In what can be seen are the most aggressive move of the protesters against the Thirty Meter Telescope (TMT) in the last seven years, was yesterday’s blockade along the way that led to the construction site.

Thursday saw the Office of Hawaiian Affairs trustees take a strong stand on the question of the TMT by withdrawing support, which it earlier promised. The TMT, construction of which commenced in March, now stands deferred, much to the opposition from the Hawaiian people.

The TMT has been planned as the world’s largest optical telescope, requiring an investment of $1.4 billion. If completed, it would spawn 18 stories and would, in fact, be the tallest building on Mauna Kea, the site proposed for the project. It will enable astronomers to study objects throughout the Milky Way and its neighboring galaxies.

The native Hawaiians, who are among the members of the opposition, have deep sentiments attached with the mountain. They have addressed their reservations in a letter to Governor Lingle, the Governor of Hawaii.
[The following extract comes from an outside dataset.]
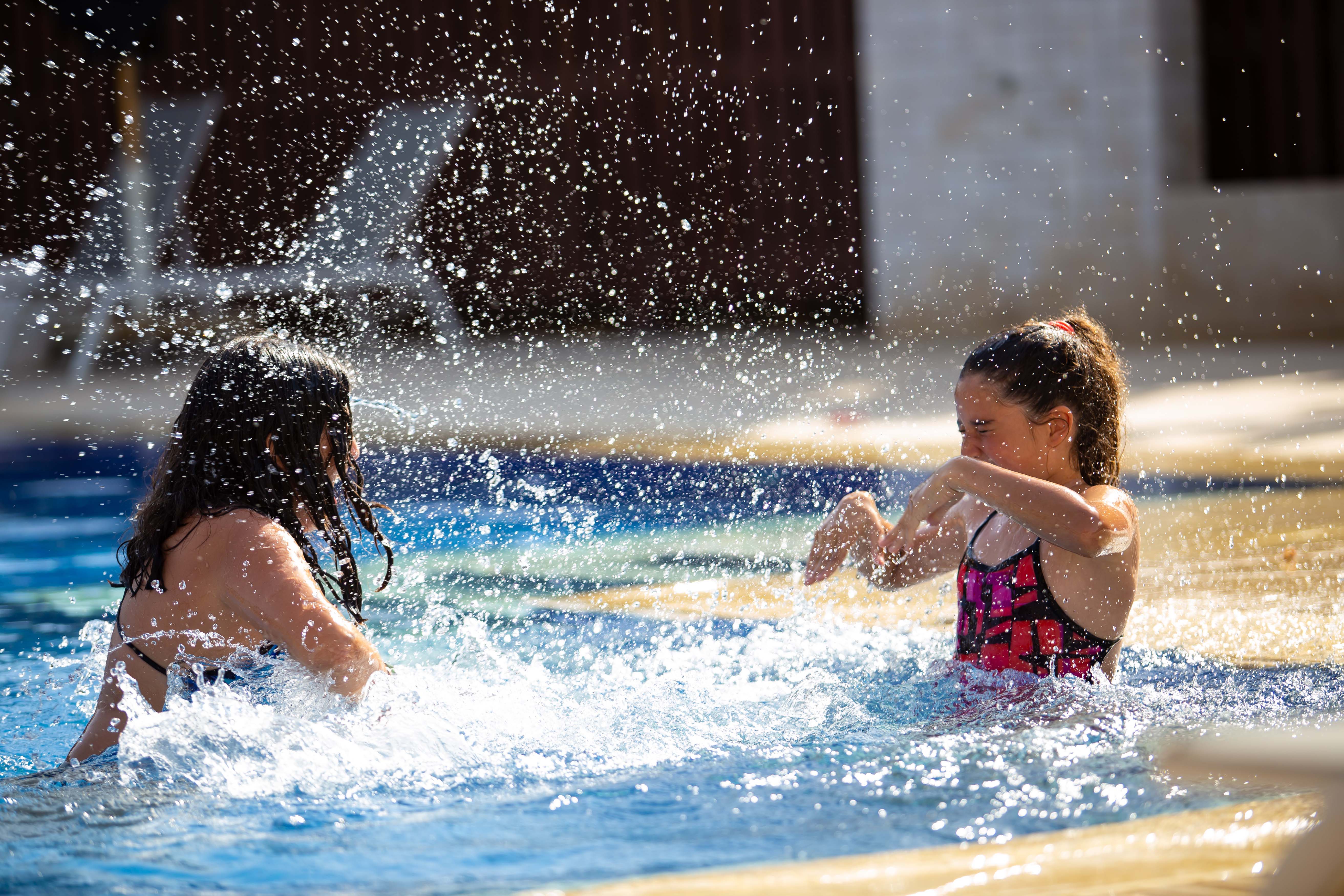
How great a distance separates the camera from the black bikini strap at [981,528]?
3.02 meters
They are not only opposing the building of the telescope due to its harmful impact on their culture and history, but are also contesting against the flawed process by which the construction contract was secured in the first place.

One of the points of concern of the natives was that at the time the construction permit was obtained, the project bearers did not establish the safety of the telescope with result to its impact on the natural resources and public health in the region. They also drew attention to the fact that the authorities did not confirm that the project would not draw benefits out of their sacred land.

From the ongoing mess, one thing is clear that both sides are very passionate about what they believe in and therefore, what is required is that all the Mauna Kea stakeholders come together and discuss a mutually agreeable plan for its future.